After spending weeks riding his new, and first, bicycle inside the restricted confines of his Junction-area home, five-year-old River Majster woke up last Saturday with an ear-to-ear smile. The unseasonably warm temperatures may have scuttled the plans of winter sports fanatics, but it meant River would finally be able to spin his wheels outdoors, engaging in a cherished rite of passage with his beloved Christmas gift.
With his younger brother and father, Greg, in tow, River was in his glory as he pedaled.
“This was his first time taking it out,” his dad explained. “He was so excited.”
River’s excitement would end in a stream of tears when his bike was stolen as the trio frequented Perth Square Park near Dupont Street and Symington Avenue.
“I thought nobody is going to take a kid’s bike,” Greg said.
But that’s exactly what somebody did as River played with his father and brother.
“He was obviously crushed,” Greg added. “He was very, very disappointed that the bike was gone. He just got the bike for Christmas too.”
“We said ‘don’t worry we’ll get you another bike.’ Really it isn’t about the bicycle itself, because he can have another bike. It’s really about showing respect for other peoples’ property.”
But River was adamant that he wanted his bike back, and when he got home that day he immediately began drawing pictures of it to post around the neighbourhood.
His father has posted some of them near the playground in hopes that the bike will be returned. He’s even offered a small reward.
“I don’t want to shame anybody,” Greg adds. “I don’t know what their situation is. I’m even willing to give a $20 reward for bringing it back, no questions asked. Just for doing the right thing.”
He’s also tried to shield River from an innocence-shattering situation.
“I try to keep the innocence in him as much as possible,” he adds, “And I said ‘somebody must have mistaken the fact that it wasn’t left for them to take.'”
“I basically tried to explain to him that sometimes people don’t know any better. It doesn’t mean you’re not going to get it back. We are going to try to get it back. And that’s why he made all the posters.”

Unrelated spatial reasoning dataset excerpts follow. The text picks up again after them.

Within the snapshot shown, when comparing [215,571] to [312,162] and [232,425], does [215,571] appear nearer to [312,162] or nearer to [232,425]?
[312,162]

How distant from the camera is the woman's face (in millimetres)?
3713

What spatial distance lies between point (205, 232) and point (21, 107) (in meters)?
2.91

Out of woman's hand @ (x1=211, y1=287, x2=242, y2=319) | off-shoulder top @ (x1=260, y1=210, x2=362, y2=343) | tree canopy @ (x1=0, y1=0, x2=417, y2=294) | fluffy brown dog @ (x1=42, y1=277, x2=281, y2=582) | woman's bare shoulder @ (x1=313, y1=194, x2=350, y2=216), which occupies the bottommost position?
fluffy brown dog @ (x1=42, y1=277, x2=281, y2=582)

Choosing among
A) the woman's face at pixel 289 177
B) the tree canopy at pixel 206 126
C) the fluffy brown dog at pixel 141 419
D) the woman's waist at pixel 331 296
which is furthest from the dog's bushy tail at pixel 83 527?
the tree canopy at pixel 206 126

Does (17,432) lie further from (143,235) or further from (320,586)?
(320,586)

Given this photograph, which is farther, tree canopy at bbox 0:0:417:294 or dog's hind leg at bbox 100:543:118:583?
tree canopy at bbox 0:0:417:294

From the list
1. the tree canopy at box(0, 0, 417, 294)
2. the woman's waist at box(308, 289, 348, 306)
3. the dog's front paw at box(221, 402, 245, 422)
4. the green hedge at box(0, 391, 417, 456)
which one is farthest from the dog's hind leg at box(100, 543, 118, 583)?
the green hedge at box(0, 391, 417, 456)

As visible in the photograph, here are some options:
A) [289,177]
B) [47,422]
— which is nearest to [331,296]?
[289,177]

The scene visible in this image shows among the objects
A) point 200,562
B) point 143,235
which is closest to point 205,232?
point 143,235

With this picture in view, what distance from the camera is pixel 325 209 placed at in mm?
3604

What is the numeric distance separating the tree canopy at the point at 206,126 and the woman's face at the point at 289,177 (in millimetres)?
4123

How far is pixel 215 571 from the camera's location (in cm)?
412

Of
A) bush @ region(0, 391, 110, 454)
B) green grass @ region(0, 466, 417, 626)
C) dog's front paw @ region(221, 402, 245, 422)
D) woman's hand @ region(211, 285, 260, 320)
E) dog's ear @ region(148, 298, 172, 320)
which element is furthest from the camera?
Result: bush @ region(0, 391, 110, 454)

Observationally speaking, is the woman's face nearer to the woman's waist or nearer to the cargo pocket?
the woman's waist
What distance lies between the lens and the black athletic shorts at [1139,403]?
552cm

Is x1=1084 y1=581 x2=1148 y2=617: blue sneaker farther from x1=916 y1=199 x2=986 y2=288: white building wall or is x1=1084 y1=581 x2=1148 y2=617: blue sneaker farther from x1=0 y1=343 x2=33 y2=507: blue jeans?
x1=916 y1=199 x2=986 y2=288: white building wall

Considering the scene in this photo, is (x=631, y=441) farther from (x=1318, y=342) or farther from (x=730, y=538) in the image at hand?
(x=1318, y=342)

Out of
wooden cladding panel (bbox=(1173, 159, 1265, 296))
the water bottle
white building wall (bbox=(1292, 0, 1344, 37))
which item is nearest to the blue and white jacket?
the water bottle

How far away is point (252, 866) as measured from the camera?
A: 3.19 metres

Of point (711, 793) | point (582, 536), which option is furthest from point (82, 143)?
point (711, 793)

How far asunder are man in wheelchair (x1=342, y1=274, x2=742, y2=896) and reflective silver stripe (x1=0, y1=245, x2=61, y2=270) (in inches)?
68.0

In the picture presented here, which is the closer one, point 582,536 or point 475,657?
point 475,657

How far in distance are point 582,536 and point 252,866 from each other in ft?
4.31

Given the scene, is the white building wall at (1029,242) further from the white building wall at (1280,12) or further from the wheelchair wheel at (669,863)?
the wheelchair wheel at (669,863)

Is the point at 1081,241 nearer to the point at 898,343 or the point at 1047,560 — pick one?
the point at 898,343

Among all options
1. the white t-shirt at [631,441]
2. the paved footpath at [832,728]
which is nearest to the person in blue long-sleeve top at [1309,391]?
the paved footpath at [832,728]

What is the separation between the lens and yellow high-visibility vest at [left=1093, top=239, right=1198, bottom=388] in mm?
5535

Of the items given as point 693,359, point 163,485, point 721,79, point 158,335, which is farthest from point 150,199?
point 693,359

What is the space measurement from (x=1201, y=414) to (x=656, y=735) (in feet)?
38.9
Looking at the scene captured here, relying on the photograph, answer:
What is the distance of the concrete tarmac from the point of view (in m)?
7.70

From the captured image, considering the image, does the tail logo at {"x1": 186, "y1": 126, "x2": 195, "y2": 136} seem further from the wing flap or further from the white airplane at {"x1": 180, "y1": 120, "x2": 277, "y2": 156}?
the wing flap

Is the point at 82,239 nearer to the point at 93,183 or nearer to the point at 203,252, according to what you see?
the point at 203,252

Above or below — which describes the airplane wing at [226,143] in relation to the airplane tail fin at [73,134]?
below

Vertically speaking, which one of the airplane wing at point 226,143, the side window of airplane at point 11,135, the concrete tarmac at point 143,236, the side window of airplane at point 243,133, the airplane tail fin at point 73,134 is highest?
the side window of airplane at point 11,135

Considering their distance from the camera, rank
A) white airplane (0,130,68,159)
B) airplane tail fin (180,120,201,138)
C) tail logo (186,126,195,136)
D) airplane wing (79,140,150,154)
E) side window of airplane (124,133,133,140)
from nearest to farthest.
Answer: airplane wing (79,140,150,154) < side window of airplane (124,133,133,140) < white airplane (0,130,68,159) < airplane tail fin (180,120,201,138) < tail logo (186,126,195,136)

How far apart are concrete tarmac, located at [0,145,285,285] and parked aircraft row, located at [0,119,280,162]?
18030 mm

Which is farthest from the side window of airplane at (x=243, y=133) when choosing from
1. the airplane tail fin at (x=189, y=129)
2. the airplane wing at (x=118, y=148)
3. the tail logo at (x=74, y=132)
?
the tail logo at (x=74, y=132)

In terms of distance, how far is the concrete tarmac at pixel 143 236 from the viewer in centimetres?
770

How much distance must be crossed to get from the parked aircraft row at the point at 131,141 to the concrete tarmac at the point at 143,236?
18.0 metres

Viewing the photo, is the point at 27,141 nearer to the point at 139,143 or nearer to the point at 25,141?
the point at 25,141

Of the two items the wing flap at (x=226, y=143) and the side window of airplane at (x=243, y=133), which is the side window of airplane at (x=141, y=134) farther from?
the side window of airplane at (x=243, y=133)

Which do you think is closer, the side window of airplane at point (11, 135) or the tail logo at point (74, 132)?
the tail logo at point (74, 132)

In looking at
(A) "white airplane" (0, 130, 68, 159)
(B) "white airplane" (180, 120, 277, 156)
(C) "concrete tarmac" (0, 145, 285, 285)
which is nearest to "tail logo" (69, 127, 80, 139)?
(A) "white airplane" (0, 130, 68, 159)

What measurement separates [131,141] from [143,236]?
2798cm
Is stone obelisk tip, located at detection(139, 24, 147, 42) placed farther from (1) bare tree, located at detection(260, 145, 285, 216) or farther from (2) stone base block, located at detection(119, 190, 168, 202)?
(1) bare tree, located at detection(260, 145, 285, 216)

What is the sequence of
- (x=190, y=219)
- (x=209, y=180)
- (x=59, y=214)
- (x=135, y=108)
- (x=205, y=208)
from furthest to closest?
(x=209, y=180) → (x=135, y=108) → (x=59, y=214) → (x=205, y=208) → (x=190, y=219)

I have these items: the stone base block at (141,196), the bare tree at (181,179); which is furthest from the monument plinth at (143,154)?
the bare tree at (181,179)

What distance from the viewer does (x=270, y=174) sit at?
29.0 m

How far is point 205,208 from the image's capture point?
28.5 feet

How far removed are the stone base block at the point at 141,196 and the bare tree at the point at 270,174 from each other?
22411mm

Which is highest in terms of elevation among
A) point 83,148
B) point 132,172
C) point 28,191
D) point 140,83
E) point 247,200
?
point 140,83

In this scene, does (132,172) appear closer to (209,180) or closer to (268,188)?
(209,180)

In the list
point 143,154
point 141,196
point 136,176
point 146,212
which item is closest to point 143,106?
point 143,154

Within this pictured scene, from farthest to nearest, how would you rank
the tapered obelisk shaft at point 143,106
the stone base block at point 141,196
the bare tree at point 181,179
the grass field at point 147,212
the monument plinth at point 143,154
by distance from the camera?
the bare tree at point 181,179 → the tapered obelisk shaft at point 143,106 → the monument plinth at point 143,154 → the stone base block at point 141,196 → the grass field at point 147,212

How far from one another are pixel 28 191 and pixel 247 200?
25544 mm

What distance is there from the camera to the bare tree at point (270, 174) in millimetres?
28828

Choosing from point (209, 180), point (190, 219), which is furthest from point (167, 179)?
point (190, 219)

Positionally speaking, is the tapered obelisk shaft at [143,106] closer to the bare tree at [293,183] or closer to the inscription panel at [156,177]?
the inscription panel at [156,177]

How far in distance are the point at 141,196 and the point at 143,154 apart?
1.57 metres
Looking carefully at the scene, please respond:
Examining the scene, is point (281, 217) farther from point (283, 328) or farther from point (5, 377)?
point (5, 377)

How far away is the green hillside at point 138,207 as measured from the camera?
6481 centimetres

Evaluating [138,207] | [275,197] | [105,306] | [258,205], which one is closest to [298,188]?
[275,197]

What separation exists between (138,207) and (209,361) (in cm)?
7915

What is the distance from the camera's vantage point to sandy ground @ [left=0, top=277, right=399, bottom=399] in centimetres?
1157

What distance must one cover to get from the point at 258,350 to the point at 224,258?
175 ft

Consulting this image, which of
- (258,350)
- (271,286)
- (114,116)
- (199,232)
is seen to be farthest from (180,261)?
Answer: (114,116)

With his parents’ permission, River weighed in on the situation.
“I left my bike behind and my bike was gone,” he said.
“Can you please give it back?”
His family hopes someone will come forward and return the bike, but even if that doesn’t happen his dad is optimistic something positive can be salvaged from the situation.
“I tried to have a learning experience with River about this and say, ‘You can get another bike’ just be happy that everything is good and we have each other.”